Hallstatt está encajado entre el Hallstätter See y una montaña casi vertical con tanta estrechez que el pueblo tuvo que construir su iglesia en una terraza y apilar las casas unas sobre otras. El resultado es uno de los pueblos más fotografiados del mundo — fachadas pastel reflejadas en un agua tan quieta que funciona como un espejo, con el macizo del Dachstein alzándose detrás como un muro de caliza gris.

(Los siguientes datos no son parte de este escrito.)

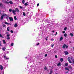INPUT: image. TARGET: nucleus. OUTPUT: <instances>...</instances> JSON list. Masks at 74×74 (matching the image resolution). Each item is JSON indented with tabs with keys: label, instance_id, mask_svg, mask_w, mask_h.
Listing matches in <instances>:
<instances>
[{
	"label": "nucleus",
	"instance_id": "obj_15",
	"mask_svg": "<svg viewBox=\"0 0 74 74\" xmlns=\"http://www.w3.org/2000/svg\"><path fill=\"white\" fill-rule=\"evenodd\" d=\"M63 39V38L62 37H61L60 39V41H62Z\"/></svg>",
	"mask_w": 74,
	"mask_h": 74
},
{
	"label": "nucleus",
	"instance_id": "obj_7",
	"mask_svg": "<svg viewBox=\"0 0 74 74\" xmlns=\"http://www.w3.org/2000/svg\"><path fill=\"white\" fill-rule=\"evenodd\" d=\"M0 66L1 70H3V66H2V65H0Z\"/></svg>",
	"mask_w": 74,
	"mask_h": 74
},
{
	"label": "nucleus",
	"instance_id": "obj_44",
	"mask_svg": "<svg viewBox=\"0 0 74 74\" xmlns=\"http://www.w3.org/2000/svg\"><path fill=\"white\" fill-rule=\"evenodd\" d=\"M7 40H8V39H10V37L7 38Z\"/></svg>",
	"mask_w": 74,
	"mask_h": 74
},
{
	"label": "nucleus",
	"instance_id": "obj_56",
	"mask_svg": "<svg viewBox=\"0 0 74 74\" xmlns=\"http://www.w3.org/2000/svg\"><path fill=\"white\" fill-rule=\"evenodd\" d=\"M1 45L2 46V45H1V44H0V46H1Z\"/></svg>",
	"mask_w": 74,
	"mask_h": 74
},
{
	"label": "nucleus",
	"instance_id": "obj_29",
	"mask_svg": "<svg viewBox=\"0 0 74 74\" xmlns=\"http://www.w3.org/2000/svg\"><path fill=\"white\" fill-rule=\"evenodd\" d=\"M44 69L45 70H47V67L45 66Z\"/></svg>",
	"mask_w": 74,
	"mask_h": 74
},
{
	"label": "nucleus",
	"instance_id": "obj_4",
	"mask_svg": "<svg viewBox=\"0 0 74 74\" xmlns=\"http://www.w3.org/2000/svg\"><path fill=\"white\" fill-rule=\"evenodd\" d=\"M9 19L11 22V21H14V19L12 17H9Z\"/></svg>",
	"mask_w": 74,
	"mask_h": 74
},
{
	"label": "nucleus",
	"instance_id": "obj_58",
	"mask_svg": "<svg viewBox=\"0 0 74 74\" xmlns=\"http://www.w3.org/2000/svg\"><path fill=\"white\" fill-rule=\"evenodd\" d=\"M6 33H7V34H8V32H6Z\"/></svg>",
	"mask_w": 74,
	"mask_h": 74
},
{
	"label": "nucleus",
	"instance_id": "obj_24",
	"mask_svg": "<svg viewBox=\"0 0 74 74\" xmlns=\"http://www.w3.org/2000/svg\"><path fill=\"white\" fill-rule=\"evenodd\" d=\"M9 11L10 12H11V11H12V9H10L9 10Z\"/></svg>",
	"mask_w": 74,
	"mask_h": 74
},
{
	"label": "nucleus",
	"instance_id": "obj_64",
	"mask_svg": "<svg viewBox=\"0 0 74 74\" xmlns=\"http://www.w3.org/2000/svg\"><path fill=\"white\" fill-rule=\"evenodd\" d=\"M26 58H27V57H26Z\"/></svg>",
	"mask_w": 74,
	"mask_h": 74
},
{
	"label": "nucleus",
	"instance_id": "obj_41",
	"mask_svg": "<svg viewBox=\"0 0 74 74\" xmlns=\"http://www.w3.org/2000/svg\"><path fill=\"white\" fill-rule=\"evenodd\" d=\"M3 56L4 58H6V56H4V55H3Z\"/></svg>",
	"mask_w": 74,
	"mask_h": 74
},
{
	"label": "nucleus",
	"instance_id": "obj_23",
	"mask_svg": "<svg viewBox=\"0 0 74 74\" xmlns=\"http://www.w3.org/2000/svg\"><path fill=\"white\" fill-rule=\"evenodd\" d=\"M67 34H65L64 35V37H67Z\"/></svg>",
	"mask_w": 74,
	"mask_h": 74
},
{
	"label": "nucleus",
	"instance_id": "obj_52",
	"mask_svg": "<svg viewBox=\"0 0 74 74\" xmlns=\"http://www.w3.org/2000/svg\"><path fill=\"white\" fill-rule=\"evenodd\" d=\"M52 32H53V33H54L55 32V31H52Z\"/></svg>",
	"mask_w": 74,
	"mask_h": 74
},
{
	"label": "nucleus",
	"instance_id": "obj_35",
	"mask_svg": "<svg viewBox=\"0 0 74 74\" xmlns=\"http://www.w3.org/2000/svg\"><path fill=\"white\" fill-rule=\"evenodd\" d=\"M69 68L70 69H72V67H71V66H69Z\"/></svg>",
	"mask_w": 74,
	"mask_h": 74
},
{
	"label": "nucleus",
	"instance_id": "obj_42",
	"mask_svg": "<svg viewBox=\"0 0 74 74\" xmlns=\"http://www.w3.org/2000/svg\"><path fill=\"white\" fill-rule=\"evenodd\" d=\"M5 26H6V25H3V27H5Z\"/></svg>",
	"mask_w": 74,
	"mask_h": 74
},
{
	"label": "nucleus",
	"instance_id": "obj_53",
	"mask_svg": "<svg viewBox=\"0 0 74 74\" xmlns=\"http://www.w3.org/2000/svg\"><path fill=\"white\" fill-rule=\"evenodd\" d=\"M56 35H58V32H56Z\"/></svg>",
	"mask_w": 74,
	"mask_h": 74
},
{
	"label": "nucleus",
	"instance_id": "obj_59",
	"mask_svg": "<svg viewBox=\"0 0 74 74\" xmlns=\"http://www.w3.org/2000/svg\"><path fill=\"white\" fill-rule=\"evenodd\" d=\"M69 42H70V43H71V41H70Z\"/></svg>",
	"mask_w": 74,
	"mask_h": 74
},
{
	"label": "nucleus",
	"instance_id": "obj_48",
	"mask_svg": "<svg viewBox=\"0 0 74 74\" xmlns=\"http://www.w3.org/2000/svg\"><path fill=\"white\" fill-rule=\"evenodd\" d=\"M39 5V3H38L37 5V6L38 7Z\"/></svg>",
	"mask_w": 74,
	"mask_h": 74
},
{
	"label": "nucleus",
	"instance_id": "obj_11",
	"mask_svg": "<svg viewBox=\"0 0 74 74\" xmlns=\"http://www.w3.org/2000/svg\"><path fill=\"white\" fill-rule=\"evenodd\" d=\"M17 26H18V24L17 23H15L14 24V27H17Z\"/></svg>",
	"mask_w": 74,
	"mask_h": 74
},
{
	"label": "nucleus",
	"instance_id": "obj_13",
	"mask_svg": "<svg viewBox=\"0 0 74 74\" xmlns=\"http://www.w3.org/2000/svg\"><path fill=\"white\" fill-rule=\"evenodd\" d=\"M5 3L6 4H9V2L5 1Z\"/></svg>",
	"mask_w": 74,
	"mask_h": 74
},
{
	"label": "nucleus",
	"instance_id": "obj_39",
	"mask_svg": "<svg viewBox=\"0 0 74 74\" xmlns=\"http://www.w3.org/2000/svg\"><path fill=\"white\" fill-rule=\"evenodd\" d=\"M47 56H48V55L47 54H45V57H46Z\"/></svg>",
	"mask_w": 74,
	"mask_h": 74
},
{
	"label": "nucleus",
	"instance_id": "obj_22",
	"mask_svg": "<svg viewBox=\"0 0 74 74\" xmlns=\"http://www.w3.org/2000/svg\"><path fill=\"white\" fill-rule=\"evenodd\" d=\"M3 44H6V42L5 41V40H3Z\"/></svg>",
	"mask_w": 74,
	"mask_h": 74
},
{
	"label": "nucleus",
	"instance_id": "obj_45",
	"mask_svg": "<svg viewBox=\"0 0 74 74\" xmlns=\"http://www.w3.org/2000/svg\"><path fill=\"white\" fill-rule=\"evenodd\" d=\"M72 61L73 62V64H74V59H73L72 60Z\"/></svg>",
	"mask_w": 74,
	"mask_h": 74
},
{
	"label": "nucleus",
	"instance_id": "obj_49",
	"mask_svg": "<svg viewBox=\"0 0 74 74\" xmlns=\"http://www.w3.org/2000/svg\"><path fill=\"white\" fill-rule=\"evenodd\" d=\"M69 73V71H68L66 72H65V73Z\"/></svg>",
	"mask_w": 74,
	"mask_h": 74
},
{
	"label": "nucleus",
	"instance_id": "obj_20",
	"mask_svg": "<svg viewBox=\"0 0 74 74\" xmlns=\"http://www.w3.org/2000/svg\"><path fill=\"white\" fill-rule=\"evenodd\" d=\"M14 19L15 21H16V20H17V18H16V17L15 16H14Z\"/></svg>",
	"mask_w": 74,
	"mask_h": 74
},
{
	"label": "nucleus",
	"instance_id": "obj_3",
	"mask_svg": "<svg viewBox=\"0 0 74 74\" xmlns=\"http://www.w3.org/2000/svg\"><path fill=\"white\" fill-rule=\"evenodd\" d=\"M68 61L69 62V63H72V62L70 60V57H68L67 59Z\"/></svg>",
	"mask_w": 74,
	"mask_h": 74
},
{
	"label": "nucleus",
	"instance_id": "obj_2",
	"mask_svg": "<svg viewBox=\"0 0 74 74\" xmlns=\"http://www.w3.org/2000/svg\"><path fill=\"white\" fill-rule=\"evenodd\" d=\"M65 47L66 48H68V46L64 44L63 46H62V48L63 49H64Z\"/></svg>",
	"mask_w": 74,
	"mask_h": 74
},
{
	"label": "nucleus",
	"instance_id": "obj_36",
	"mask_svg": "<svg viewBox=\"0 0 74 74\" xmlns=\"http://www.w3.org/2000/svg\"><path fill=\"white\" fill-rule=\"evenodd\" d=\"M53 46H54V44H53L52 45H51V47L52 48H53Z\"/></svg>",
	"mask_w": 74,
	"mask_h": 74
},
{
	"label": "nucleus",
	"instance_id": "obj_16",
	"mask_svg": "<svg viewBox=\"0 0 74 74\" xmlns=\"http://www.w3.org/2000/svg\"><path fill=\"white\" fill-rule=\"evenodd\" d=\"M53 72V71H52V70H51L50 71V73H49L48 74H52Z\"/></svg>",
	"mask_w": 74,
	"mask_h": 74
},
{
	"label": "nucleus",
	"instance_id": "obj_40",
	"mask_svg": "<svg viewBox=\"0 0 74 74\" xmlns=\"http://www.w3.org/2000/svg\"><path fill=\"white\" fill-rule=\"evenodd\" d=\"M55 57L56 58H58V56H57V55H56L55 56Z\"/></svg>",
	"mask_w": 74,
	"mask_h": 74
},
{
	"label": "nucleus",
	"instance_id": "obj_46",
	"mask_svg": "<svg viewBox=\"0 0 74 74\" xmlns=\"http://www.w3.org/2000/svg\"><path fill=\"white\" fill-rule=\"evenodd\" d=\"M20 8H21V9H22V7L20 6Z\"/></svg>",
	"mask_w": 74,
	"mask_h": 74
},
{
	"label": "nucleus",
	"instance_id": "obj_27",
	"mask_svg": "<svg viewBox=\"0 0 74 74\" xmlns=\"http://www.w3.org/2000/svg\"><path fill=\"white\" fill-rule=\"evenodd\" d=\"M23 16H25V15H26V13H25V12H23Z\"/></svg>",
	"mask_w": 74,
	"mask_h": 74
},
{
	"label": "nucleus",
	"instance_id": "obj_62",
	"mask_svg": "<svg viewBox=\"0 0 74 74\" xmlns=\"http://www.w3.org/2000/svg\"><path fill=\"white\" fill-rule=\"evenodd\" d=\"M54 40L53 39V41Z\"/></svg>",
	"mask_w": 74,
	"mask_h": 74
},
{
	"label": "nucleus",
	"instance_id": "obj_57",
	"mask_svg": "<svg viewBox=\"0 0 74 74\" xmlns=\"http://www.w3.org/2000/svg\"><path fill=\"white\" fill-rule=\"evenodd\" d=\"M47 38H48V37L47 36L46 38L47 39Z\"/></svg>",
	"mask_w": 74,
	"mask_h": 74
},
{
	"label": "nucleus",
	"instance_id": "obj_38",
	"mask_svg": "<svg viewBox=\"0 0 74 74\" xmlns=\"http://www.w3.org/2000/svg\"><path fill=\"white\" fill-rule=\"evenodd\" d=\"M9 59V58H5V60H8Z\"/></svg>",
	"mask_w": 74,
	"mask_h": 74
},
{
	"label": "nucleus",
	"instance_id": "obj_10",
	"mask_svg": "<svg viewBox=\"0 0 74 74\" xmlns=\"http://www.w3.org/2000/svg\"><path fill=\"white\" fill-rule=\"evenodd\" d=\"M27 3H28V2H27V3H25L24 4L25 5V6H27V5H29V4H27Z\"/></svg>",
	"mask_w": 74,
	"mask_h": 74
},
{
	"label": "nucleus",
	"instance_id": "obj_19",
	"mask_svg": "<svg viewBox=\"0 0 74 74\" xmlns=\"http://www.w3.org/2000/svg\"><path fill=\"white\" fill-rule=\"evenodd\" d=\"M70 35H71V37H73V33H70Z\"/></svg>",
	"mask_w": 74,
	"mask_h": 74
},
{
	"label": "nucleus",
	"instance_id": "obj_50",
	"mask_svg": "<svg viewBox=\"0 0 74 74\" xmlns=\"http://www.w3.org/2000/svg\"><path fill=\"white\" fill-rule=\"evenodd\" d=\"M13 14H14V15H16V13H13Z\"/></svg>",
	"mask_w": 74,
	"mask_h": 74
},
{
	"label": "nucleus",
	"instance_id": "obj_28",
	"mask_svg": "<svg viewBox=\"0 0 74 74\" xmlns=\"http://www.w3.org/2000/svg\"><path fill=\"white\" fill-rule=\"evenodd\" d=\"M25 0H23L22 1V3H23V4H24L25 3Z\"/></svg>",
	"mask_w": 74,
	"mask_h": 74
},
{
	"label": "nucleus",
	"instance_id": "obj_34",
	"mask_svg": "<svg viewBox=\"0 0 74 74\" xmlns=\"http://www.w3.org/2000/svg\"><path fill=\"white\" fill-rule=\"evenodd\" d=\"M10 32L12 33H14V31L12 30H11L10 31Z\"/></svg>",
	"mask_w": 74,
	"mask_h": 74
},
{
	"label": "nucleus",
	"instance_id": "obj_43",
	"mask_svg": "<svg viewBox=\"0 0 74 74\" xmlns=\"http://www.w3.org/2000/svg\"><path fill=\"white\" fill-rule=\"evenodd\" d=\"M73 57L71 56V60H72V59H73Z\"/></svg>",
	"mask_w": 74,
	"mask_h": 74
},
{
	"label": "nucleus",
	"instance_id": "obj_17",
	"mask_svg": "<svg viewBox=\"0 0 74 74\" xmlns=\"http://www.w3.org/2000/svg\"><path fill=\"white\" fill-rule=\"evenodd\" d=\"M15 12H16V10H12V12L13 13H14Z\"/></svg>",
	"mask_w": 74,
	"mask_h": 74
},
{
	"label": "nucleus",
	"instance_id": "obj_37",
	"mask_svg": "<svg viewBox=\"0 0 74 74\" xmlns=\"http://www.w3.org/2000/svg\"><path fill=\"white\" fill-rule=\"evenodd\" d=\"M36 45H40V43L38 42L37 44H36Z\"/></svg>",
	"mask_w": 74,
	"mask_h": 74
},
{
	"label": "nucleus",
	"instance_id": "obj_60",
	"mask_svg": "<svg viewBox=\"0 0 74 74\" xmlns=\"http://www.w3.org/2000/svg\"><path fill=\"white\" fill-rule=\"evenodd\" d=\"M54 36H56V34H55Z\"/></svg>",
	"mask_w": 74,
	"mask_h": 74
},
{
	"label": "nucleus",
	"instance_id": "obj_6",
	"mask_svg": "<svg viewBox=\"0 0 74 74\" xmlns=\"http://www.w3.org/2000/svg\"><path fill=\"white\" fill-rule=\"evenodd\" d=\"M15 10L16 12H19V9L18 8H16L15 9Z\"/></svg>",
	"mask_w": 74,
	"mask_h": 74
},
{
	"label": "nucleus",
	"instance_id": "obj_26",
	"mask_svg": "<svg viewBox=\"0 0 74 74\" xmlns=\"http://www.w3.org/2000/svg\"><path fill=\"white\" fill-rule=\"evenodd\" d=\"M65 66H68V63H66L65 64Z\"/></svg>",
	"mask_w": 74,
	"mask_h": 74
},
{
	"label": "nucleus",
	"instance_id": "obj_9",
	"mask_svg": "<svg viewBox=\"0 0 74 74\" xmlns=\"http://www.w3.org/2000/svg\"><path fill=\"white\" fill-rule=\"evenodd\" d=\"M61 65V63H60V62H59V63H58V64H57V66H58V67L60 66V65Z\"/></svg>",
	"mask_w": 74,
	"mask_h": 74
},
{
	"label": "nucleus",
	"instance_id": "obj_51",
	"mask_svg": "<svg viewBox=\"0 0 74 74\" xmlns=\"http://www.w3.org/2000/svg\"><path fill=\"white\" fill-rule=\"evenodd\" d=\"M2 5V4L1 3H0V6H1Z\"/></svg>",
	"mask_w": 74,
	"mask_h": 74
},
{
	"label": "nucleus",
	"instance_id": "obj_33",
	"mask_svg": "<svg viewBox=\"0 0 74 74\" xmlns=\"http://www.w3.org/2000/svg\"><path fill=\"white\" fill-rule=\"evenodd\" d=\"M10 36V34H7V37H9Z\"/></svg>",
	"mask_w": 74,
	"mask_h": 74
},
{
	"label": "nucleus",
	"instance_id": "obj_30",
	"mask_svg": "<svg viewBox=\"0 0 74 74\" xmlns=\"http://www.w3.org/2000/svg\"><path fill=\"white\" fill-rule=\"evenodd\" d=\"M67 30V27H65L64 29V30Z\"/></svg>",
	"mask_w": 74,
	"mask_h": 74
},
{
	"label": "nucleus",
	"instance_id": "obj_14",
	"mask_svg": "<svg viewBox=\"0 0 74 74\" xmlns=\"http://www.w3.org/2000/svg\"><path fill=\"white\" fill-rule=\"evenodd\" d=\"M5 49H6V48H5V47H4L2 48V50L3 51H5Z\"/></svg>",
	"mask_w": 74,
	"mask_h": 74
},
{
	"label": "nucleus",
	"instance_id": "obj_63",
	"mask_svg": "<svg viewBox=\"0 0 74 74\" xmlns=\"http://www.w3.org/2000/svg\"><path fill=\"white\" fill-rule=\"evenodd\" d=\"M73 49H74V47H73Z\"/></svg>",
	"mask_w": 74,
	"mask_h": 74
},
{
	"label": "nucleus",
	"instance_id": "obj_25",
	"mask_svg": "<svg viewBox=\"0 0 74 74\" xmlns=\"http://www.w3.org/2000/svg\"><path fill=\"white\" fill-rule=\"evenodd\" d=\"M0 37H1V38H4V37L2 35L0 34Z\"/></svg>",
	"mask_w": 74,
	"mask_h": 74
},
{
	"label": "nucleus",
	"instance_id": "obj_47",
	"mask_svg": "<svg viewBox=\"0 0 74 74\" xmlns=\"http://www.w3.org/2000/svg\"><path fill=\"white\" fill-rule=\"evenodd\" d=\"M62 33H65V31H63L62 32Z\"/></svg>",
	"mask_w": 74,
	"mask_h": 74
},
{
	"label": "nucleus",
	"instance_id": "obj_12",
	"mask_svg": "<svg viewBox=\"0 0 74 74\" xmlns=\"http://www.w3.org/2000/svg\"><path fill=\"white\" fill-rule=\"evenodd\" d=\"M60 61L61 62H62L63 61V58H61L60 59Z\"/></svg>",
	"mask_w": 74,
	"mask_h": 74
},
{
	"label": "nucleus",
	"instance_id": "obj_54",
	"mask_svg": "<svg viewBox=\"0 0 74 74\" xmlns=\"http://www.w3.org/2000/svg\"><path fill=\"white\" fill-rule=\"evenodd\" d=\"M45 39L46 41H48V39H46V38H45Z\"/></svg>",
	"mask_w": 74,
	"mask_h": 74
},
{
	"label": "nucleus",
	"instance_id": "obj_8",
	"mask_svg": "<svg viewBox=\"0 0 74 74\" xmlns=\"http://www.w3.org/2000/svg\"><path fill=\"white\" fill-rule=\"evenodd\" d=\"M4 23H5V24H6L7 25H11V24H10V23H8L7 22H4Z\"/></svg>",
	"mask_w": 74,
	"mask_h": 74
},
{
	"label": "nucleus",
	"instance_id": "obj_31",
	"mask_svg": "<svg viewBox=\"0 0 74 74\" xmlns=\"http://www.w3.org/2000/svg\"><path fill=\"white\" fill-rule=\"evenodd\" d=\"M11 46H13L14 45V43H12L10 45Z\"/></svg>",
	"mask_w": 74,
	"mask_h": 74
},
{
	"label": "nucleus",
	"instance_id": "obj_21",
	"mask_svg": "<svg viewBox=\"0 0 74 74\" xmlns=\"http://www.w3.org/2000/svg\"><path fill=\"white\" fill-rule=\"evenodd\" d=\"M65 69L66 70H68V71H69L70 69H68L67 68H65Z\"/></svg>",
	"mask_w": 74,
	"mask_h": 74
},
{
	"label": "nucleus",
	"instance_id": "obj_18",
	"mask_svg": "<svg viewBox=\"0 0 74 74\" xmlns=\"http://www.w3.org/2000/svg\"><path fill=\"white\" fill-rule=\"evenodd\" d=\"M9 3L10 4H13V3L12 2V1H9Z\"/></svg>",
	"mask_w": 74,
	"mask_h": 74
},
{
	"label": "nucleus",
	"instance_id": "obj_1",
	"mask_svg": "<svg viewBox=\"0 0 74 74\" xmlns=\"http://www.w3.org/2000/svg\"><path fill=\"white\" fill-rule=\"evenodd\" d=\"M4 16H7V14L4 13L2 14V15L1 16V20H3V19Z\"/></svg>",
	"mask_w": 74,
	"mask_h": 74
},
{
	"label": "nucleus",
	"instance_id": "obj_61",
	"mask_svg": "<svg viewBox=\"0 0 74 74\" xmlns=\"http://www.w3.org/2000/svg\"><path fill=\"white\" fill-rule=\"evenodd\" d=\"M1 15V12H0V15Z\"/></svg>",
	"mask_w": 74,
	"mask_h": 74
},
{
	"label": "nucleus",
	"instance_id": "obj_5",
	"mask_svg": "<svg viewBox=\"0 0 74 74\" xmlns=\"http://www.w3.org/2000/svg\"><path fill=\"white\" fill-rule=\"evenodd\" d=\"M64 53H65V55H67L69 54V52H68L67 51H64Z\"/></svg>",
	"mask_w": 74,
	"mask_h": 74
},
{
	"label": "nucleus",
	"instance_id": "obj_32",
	"mask_svg": "<svg viewBox=\"0 0 74 74\" xmlns=\"http://www.w3.org/2000/svg\"><path fill=\"white\" fill-rule=\"evenodd\" d=\"M7 31H10V30L9 29V27H7Z\"/></svg>",
	"mask_w": 74,
	"mask_h": 74
},
{
	"label": "nucleus",
	"instance_id": "obj_55",
	"mask_svg": "<svg viewBox=\"0 0 74 74\" xmlns=\"http://www.w3.org/2000/svg\"><path fill=\"white\" fill-rule=\"evenodd\" d=\"M1 44V41H0V44Z\"/></svg>",
	"mask_w": 74,
	"mask_h": 74
}]
</instances>
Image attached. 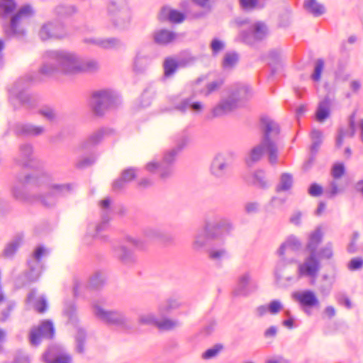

El pueblo lleva habitado más de siete mil años, originalmente por sus minas de sal — las más antiguas del mundo — que dieron nombre a la cultura de Hallstatt y conservaron artefactos tan bien que los arqueólogos siguen haciendo descubrimientos. El Skywalk, la plataforma miradora, se asoma sobre el lago desde la entrada de la mina de sal, a 350 metros sobre el agua. El Beinhaus — la casa de los huesos — en la capilla de San Miguel alberga más de 1.200 cráneos pintados, una tradición nacida de la crónica escasez de espacio en el cementerio del pueblo. Toma el primer ferry de la mañana desde la estación de tren al otro lado del lago — la llegada por agua es la vista definitiva.
Cuando ir: De mayo a junio o de septiembre a octubre para multitudes manejables. El invierno trae nieve y una quietud de cuento de hadas.